Plastic is cheap to make and shockingly profitable. It’s everywhere. And we’re all paying the price.
Plastic, and the profusion of waste it creates, can hide in plain sight, a ubiquitous part of our lives we rarely question. But a closer examination of the situation can be shocking.
Currently, about 430 million tons of plastic is produced yearly, according to the United Nations Environment Program (UNEP)—significantly more than the weight of all human beings combined. One-third of this total takes the form of single-use plastics, which humans interact with for seconds or minutes before discarding.
“The amount of plastic on our planet—it’s like one big oil spill.”
A total of 95% of the plastic used in packaging is disposed of after one use, a loss to the economy of up to $120 billion annually, concludes a report by McKinsey. (Just over a quarter of all plastics are used for packaging.) One-third of this packaging is not collected, becoming pollution that generates “significant economic costs by reducing the productivity of vital natural systems such as the ocean.” This causes at least $40 billion in damages, the report states, which exceeds the “profit pool” of the packaging industry. One paper estimated that the average person consumes five grams of plastic every week—mostly from water. About 95% of the tap water in the United States is contaminated. Microplastics are also widely found in beer, salt, shellfish, and other human foods.
In the United States, only about 5% to 6% of plastics are being recycled each year.
Notably, what doesn’t get reused or recycled does not chemically degrade but rather becomes a fixture of our world; it breaks apart to form microplastics, pieces smaller than five millimeters in diameter.

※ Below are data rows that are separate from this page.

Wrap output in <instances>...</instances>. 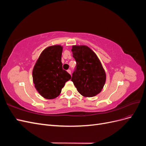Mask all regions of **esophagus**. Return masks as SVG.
<instances>
[{"instance_id":"34e87169","label":"esophagus","mask_w":146,"mask_h":146,"mask_svg":"<svg viewBox=\"0 0 146 146\" xmlns=\"http://www.w3.org/2000/svg\"><path fill=\"white\" fill-rule=\"evenodd\" d=\"M67 72L69 73V74H71V71H70V70H69V69H68V70H67Z\"/></svg>"}]
</instances>
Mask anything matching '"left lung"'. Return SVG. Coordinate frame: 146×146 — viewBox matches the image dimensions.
<instances>
[{"label":"left lung","mask_w":146,"mask_h":146,"mask_svg":"<svg viewBox=\"0 0 146 146\" xmlns=\"http://www.w3.org/2000/svg\"><path fill=\"white\" fill-rule=\"evenodd\" d=\"M71 50L77 63L71 81L85 98L98 95L106 81L105 70L98 56L86 46H73Z\"/></svg>","instance_id":"left-lung-1"}]
</instances>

In the past few years, scientists have found significant quantities of microplastics in the further reaches of the ocean; in snow and rainfall in seemingly pristine places worldwide; in the air we breathe; and in human blood, colons, lungs, veins, breast milk, placentas, and fetuses.

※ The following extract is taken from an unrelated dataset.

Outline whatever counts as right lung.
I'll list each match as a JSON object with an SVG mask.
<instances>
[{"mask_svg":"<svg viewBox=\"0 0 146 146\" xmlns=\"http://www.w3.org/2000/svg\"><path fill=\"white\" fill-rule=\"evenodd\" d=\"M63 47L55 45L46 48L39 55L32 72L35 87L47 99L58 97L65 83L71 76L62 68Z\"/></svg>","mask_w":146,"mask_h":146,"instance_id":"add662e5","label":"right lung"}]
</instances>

The solution to that problem lies further upstream: to address plastic pollution, those who produce plastics need to pay for the damage it causes, and the world will also have to make less of it. We’ll have to develop better, more recyclable products. We’ll also have to find sustainable alternatives and increase what ecologists call circularity—keeping those products in use as long as possible and finding ways to reuse their materials after that.